The British government has sharply criticised Leo Varadkar's comments on Irish unity as "unhelpful and ill-advised".
Northern Secretary Brandon Lewis suggested Sinn Féin's recent surge in opinion polls "may explain the timing" of the Tánaiste's remarks.
He was speaking after Mr Varadkar told his party he believes a united Ireland can happen during his lifetime.
He also announced that Fine Gael intends to set up a political branch in Northern Ireland.
The Tánaiste told his party's Ard Fheis that Irish unity is a "legitimate political aspiration".
Addressing the House of Commons today, Mr Lewis said he was surprised at the comments from the Tánaiste.
He said: "We would be concerned about any deviation from the principle of consent, as enshrined in the Belfast/Good Friday agreement, but that agreement of course also respects the right of anyone to express their views, and we fully support that.
"We note the recent life and times survey, which showed support for a united Ireland at a low of 30% in Northern Ireland. I am also aware of the polls that put Sinn Féin ahead in the Republic, which may explain the timing of some of these comments from the Tanaiste.
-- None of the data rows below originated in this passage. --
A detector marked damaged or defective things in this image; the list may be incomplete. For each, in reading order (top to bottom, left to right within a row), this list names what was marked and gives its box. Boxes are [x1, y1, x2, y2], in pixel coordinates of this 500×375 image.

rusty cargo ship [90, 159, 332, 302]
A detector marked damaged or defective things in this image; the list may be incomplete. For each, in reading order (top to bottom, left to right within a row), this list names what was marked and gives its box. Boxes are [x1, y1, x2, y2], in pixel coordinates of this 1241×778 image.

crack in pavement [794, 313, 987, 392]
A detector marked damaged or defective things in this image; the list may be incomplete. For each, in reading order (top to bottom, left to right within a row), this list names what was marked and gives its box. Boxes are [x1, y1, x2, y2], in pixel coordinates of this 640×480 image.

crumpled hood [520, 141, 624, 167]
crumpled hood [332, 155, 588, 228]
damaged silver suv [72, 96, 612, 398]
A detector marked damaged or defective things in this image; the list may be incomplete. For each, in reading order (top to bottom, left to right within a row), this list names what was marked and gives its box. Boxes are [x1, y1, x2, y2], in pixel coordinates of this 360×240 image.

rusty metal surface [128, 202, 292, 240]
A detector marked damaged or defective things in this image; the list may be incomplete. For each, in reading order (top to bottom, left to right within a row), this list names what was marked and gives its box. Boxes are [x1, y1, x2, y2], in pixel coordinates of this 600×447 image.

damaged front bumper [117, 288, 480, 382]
"I urge everyone to dial down any rhetoric, particularly at this time of year, as it is unhelpful and ill-advised."
Mr Lewis was responding to a question from DUP MP Gavin Robinson, who called Mr Varadkar's comments "deeply unhelpful and destabilising".
The Tánaiste, meanwhile, has defended the timing of a speech saying Irish unification could happen in his lifetime.
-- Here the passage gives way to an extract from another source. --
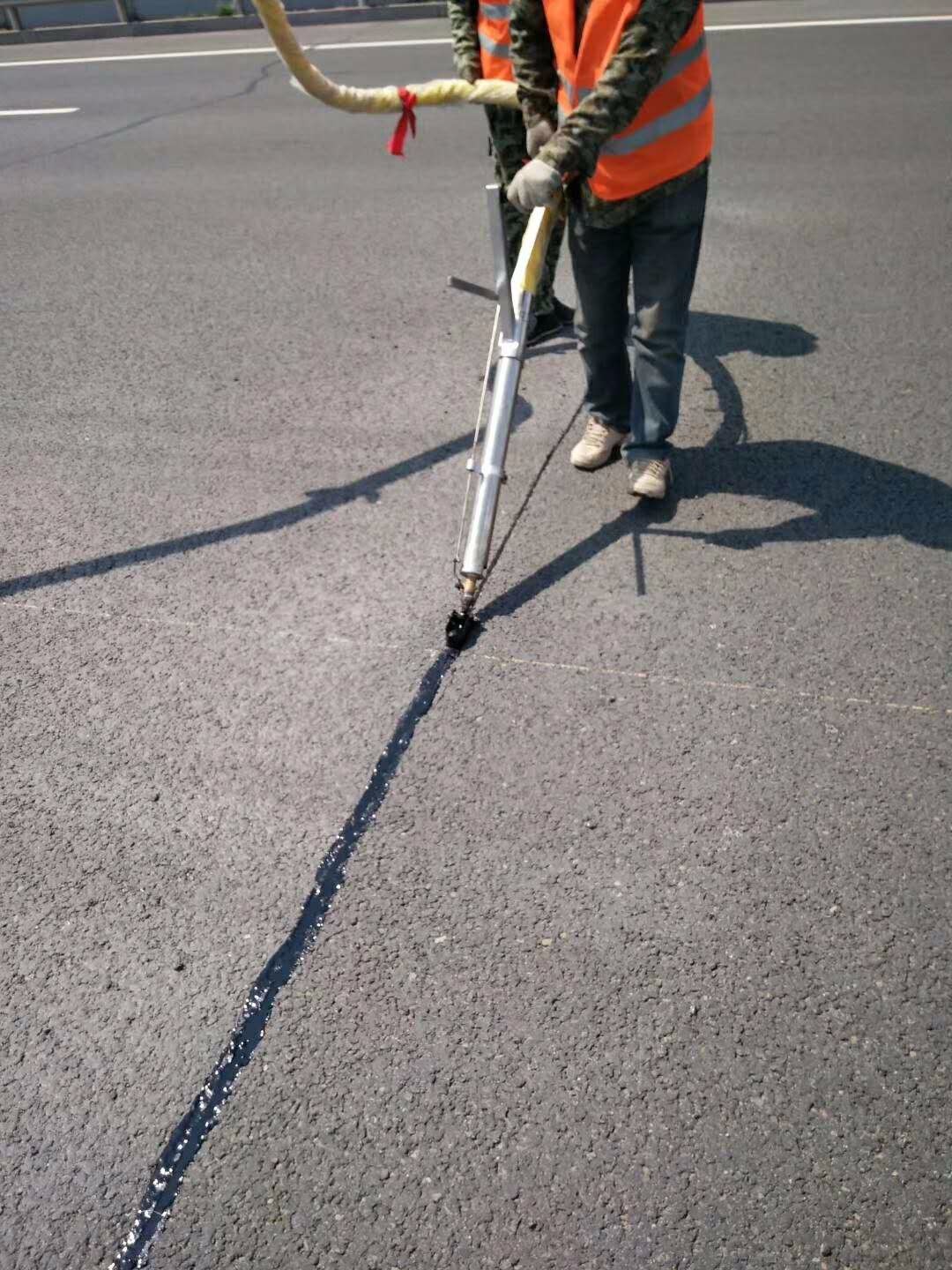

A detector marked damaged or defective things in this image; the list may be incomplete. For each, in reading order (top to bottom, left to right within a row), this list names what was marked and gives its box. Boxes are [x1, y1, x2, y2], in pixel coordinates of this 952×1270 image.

asphalt crack filler [108, 649, 458, 1263]
asphalt crack filler [107, 402, 575, 1263]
He said: "I'd ask the counter-question - when is the good time?
"There'll always be a reason not to this week, next week, or next year... but my view in the round is that it's always a good time to talk about the future."
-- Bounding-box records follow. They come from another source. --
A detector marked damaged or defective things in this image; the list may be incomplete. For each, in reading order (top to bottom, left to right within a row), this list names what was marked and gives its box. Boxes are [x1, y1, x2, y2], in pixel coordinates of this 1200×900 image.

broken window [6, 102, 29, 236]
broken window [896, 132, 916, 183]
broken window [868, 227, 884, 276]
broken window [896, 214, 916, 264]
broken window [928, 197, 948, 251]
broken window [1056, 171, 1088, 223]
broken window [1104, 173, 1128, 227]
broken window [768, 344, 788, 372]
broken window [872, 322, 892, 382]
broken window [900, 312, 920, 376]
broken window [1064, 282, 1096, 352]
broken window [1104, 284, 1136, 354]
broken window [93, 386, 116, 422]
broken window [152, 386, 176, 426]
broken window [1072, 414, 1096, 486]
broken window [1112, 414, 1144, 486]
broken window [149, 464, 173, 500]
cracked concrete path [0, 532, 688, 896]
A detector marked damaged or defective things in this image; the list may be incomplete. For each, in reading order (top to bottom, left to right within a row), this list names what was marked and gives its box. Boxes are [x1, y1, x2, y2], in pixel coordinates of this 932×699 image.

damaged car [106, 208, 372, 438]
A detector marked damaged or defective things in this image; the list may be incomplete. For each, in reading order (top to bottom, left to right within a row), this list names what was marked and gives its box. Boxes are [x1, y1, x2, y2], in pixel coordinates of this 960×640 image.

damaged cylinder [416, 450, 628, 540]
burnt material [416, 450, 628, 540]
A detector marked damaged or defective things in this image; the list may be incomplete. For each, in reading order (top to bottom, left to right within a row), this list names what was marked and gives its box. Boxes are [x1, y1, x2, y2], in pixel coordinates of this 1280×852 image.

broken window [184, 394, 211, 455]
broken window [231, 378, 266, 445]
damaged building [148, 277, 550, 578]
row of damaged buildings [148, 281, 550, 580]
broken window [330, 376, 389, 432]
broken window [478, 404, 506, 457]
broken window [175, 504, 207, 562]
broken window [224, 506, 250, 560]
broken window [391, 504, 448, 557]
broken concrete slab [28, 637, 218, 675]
It comes amid high tensions in the North as parties try to re-establish the Stormont Executive following the DUP reshuffle and Arlene Foster's resignation.
There are questions about whether Sinn Féin will support the appointment of the DUP's Paul Givan as First Minister.
Issues around promised Irish language legislation - a key demand from Sinn Féin during the last Executive formation talks - continue to dominate negotiations in the North.